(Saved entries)
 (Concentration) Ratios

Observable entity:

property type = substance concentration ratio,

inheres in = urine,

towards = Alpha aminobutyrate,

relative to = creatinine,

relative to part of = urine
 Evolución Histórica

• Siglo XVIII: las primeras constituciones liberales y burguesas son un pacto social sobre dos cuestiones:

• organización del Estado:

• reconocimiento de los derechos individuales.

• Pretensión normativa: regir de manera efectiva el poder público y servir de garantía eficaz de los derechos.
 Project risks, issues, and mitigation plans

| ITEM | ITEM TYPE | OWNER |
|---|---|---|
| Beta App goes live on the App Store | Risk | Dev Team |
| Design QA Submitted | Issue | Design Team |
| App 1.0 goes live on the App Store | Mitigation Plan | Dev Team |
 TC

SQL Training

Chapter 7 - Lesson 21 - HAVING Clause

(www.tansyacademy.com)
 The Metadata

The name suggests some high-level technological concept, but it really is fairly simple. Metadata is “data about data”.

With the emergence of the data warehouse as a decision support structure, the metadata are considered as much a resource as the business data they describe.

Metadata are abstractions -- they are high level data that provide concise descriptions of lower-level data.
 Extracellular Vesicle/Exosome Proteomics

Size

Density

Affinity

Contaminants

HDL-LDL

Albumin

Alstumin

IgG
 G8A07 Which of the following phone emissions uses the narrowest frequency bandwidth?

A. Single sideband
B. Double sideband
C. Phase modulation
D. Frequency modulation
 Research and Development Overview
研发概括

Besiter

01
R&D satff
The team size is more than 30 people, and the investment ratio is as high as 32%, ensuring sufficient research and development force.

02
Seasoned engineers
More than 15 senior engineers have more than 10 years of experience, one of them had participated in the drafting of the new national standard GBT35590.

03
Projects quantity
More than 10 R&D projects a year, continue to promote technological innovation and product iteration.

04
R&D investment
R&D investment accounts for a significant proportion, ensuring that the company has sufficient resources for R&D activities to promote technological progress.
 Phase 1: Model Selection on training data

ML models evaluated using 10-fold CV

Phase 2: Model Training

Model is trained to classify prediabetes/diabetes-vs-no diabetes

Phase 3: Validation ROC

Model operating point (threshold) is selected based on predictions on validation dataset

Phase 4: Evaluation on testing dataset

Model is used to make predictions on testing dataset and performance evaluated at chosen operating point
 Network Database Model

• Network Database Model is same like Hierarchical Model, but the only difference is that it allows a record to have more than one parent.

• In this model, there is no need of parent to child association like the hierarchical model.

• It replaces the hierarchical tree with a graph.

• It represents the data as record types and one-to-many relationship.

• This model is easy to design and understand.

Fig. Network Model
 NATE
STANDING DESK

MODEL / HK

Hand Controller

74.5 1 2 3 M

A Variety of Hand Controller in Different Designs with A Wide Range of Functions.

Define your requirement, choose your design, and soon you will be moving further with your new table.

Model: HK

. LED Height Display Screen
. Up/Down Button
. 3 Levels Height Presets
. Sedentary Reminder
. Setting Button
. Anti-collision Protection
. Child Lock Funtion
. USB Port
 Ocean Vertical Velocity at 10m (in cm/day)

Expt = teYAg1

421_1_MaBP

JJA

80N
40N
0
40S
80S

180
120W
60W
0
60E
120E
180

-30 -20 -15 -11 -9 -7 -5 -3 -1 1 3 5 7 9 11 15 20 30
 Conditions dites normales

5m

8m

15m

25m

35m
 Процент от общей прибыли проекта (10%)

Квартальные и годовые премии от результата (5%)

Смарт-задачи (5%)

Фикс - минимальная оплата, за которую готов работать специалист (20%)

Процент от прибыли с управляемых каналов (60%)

● Brief: Having read the entries, repeat them all exactly.

● Exercise result:
 (Concentration) Ratios

Observable entity:

property type = substance concentration ratio,

inheres in = urine,

towards = Alpha aminobutyrate,

relative to = creatinine,

relative to part of = urine
 Evolución Histórica

• Siglo XVIII: las primeras constituciones liberales y burguesas son un pacto social sobre dos cuestiones:

• organización del Estado:

• reconocimiento de los derechos individuales.

• Pretensión normativa: regir de manera efectiva el poder público y servir de garantía eficaz de los derechos.
 Project risks, issues, and mitigation plans

| ITEM | ITEM TYPE | OWNER |
|---|---|---|
| Beta App goes live on the App Store | Risk | Dev Team |
| Design QA Submitted | Issue | Design Team |
| App 1.0 goes live on the App Store | Mitigation Plan | Dev Team |
 TC

SQL Training

Chapter 7 - Lesson 21 - HAVING Clause

(www.tansyacademy.com)
 The Metadata

The name suggests some high-level technological concept, but it really is fairly simple. Metadata is “data about data”.

With the emergence of the data warehouse as a decision support structure, the metadata are considered as much a resource as the business data they describe.

Metadata are abstractions -- they are high level data that provide concise descriptions of lower-level data.
 Extracellular Vesicle/Exosome Proteomics

Size

Density

Affinity

Contaminants

HDL-LDL

Albumin

Alstumin

IgG
 G8A07 Which of the following phone emissions uses the narrowest frequency bandwidth?

A. Single sideband
B. Double sideband
C. Phase modulation
D. Frequency modulation
 Research and Development Overview
研发概括

Besiter

01
R&D satff
The team size is more than 30 people, and the investment ratio is as high as 32%, ensuring sufficient research and development force.

02
Seasoned engineers
More than 15 senior engineers have more than 10 years of experience, one of them had participated in the drafting of the new national standard GBT35590.

03
Projects quantity
More than 10 R&D projects a year, continue to promote technological innovation and product iteration.

04
R&D investment
R&D investment accounts for a significant proportion, ensuring that the company has sufficient resources for R&D activities to promote technological progress.
 Phase 1: Model Selection on training data

ML models evaluated using 10-fold CV

Phase 2: Model Training

Model is trained to classify prediabetes/diabetes-vs-no diabetes

Phase 3: Validation ROC

Model operating point (threshold) is selected based on predictions on validation dataset

Phase 4: Evaluation on testing dataset

Model is used to make predictions on testing dataset and performance evaluated at chosen operating point
 Network Database Model

• Network Database Model is same like Hierarchical Model, but the only difference is that it allows a record to have more than one parent.

• In this model, there is no need of parent to child association like the hierarchical model.

• It replaces the hierarchical tree with a graph.

• It represents the data as record types and one-to-many relationship.

• This model is easy to design and understand.

Fig. Network Model
 NATE
STANDING DESK

MODEL / HK

Hand Controller

74.5 1 2 3 M

A Variety of Hand Controller in Different Designs with A Wide Range of Functions.

Define your requirement, choose your design, and soon you will be moving further with your new table.

Model: HK

. LED Height Display Screen
. Up/Down Button
. 3 Levels Height Presets
. Sedentary Reminder
. Setting Button
. Anti-collision Protection
. Child Lock Funtion
. USB Port
 Ocean Vertical Velocity at 10m (in cm/day)

Expt = teYAg1

421_1_MaBP

JJA

80N
40N
0
40S
80S

180
120W
60W
0
60E
120E
180

-30 -20 -15 -11 -9 -7 -5 -3 -1 1 3 5 7 9 11 15 20 30
 Conditions dites normales

5m

8m

15m

25m

35m
 Процент от общей прибыли проекта (10%)

Квартальные и годовые премии от результата (5%)

Смарт-задачи (5%)

Фикс - минимальная оплата, за которую готов работать специалист (20%)

Процент от прибыли с управляемых каналов (60%)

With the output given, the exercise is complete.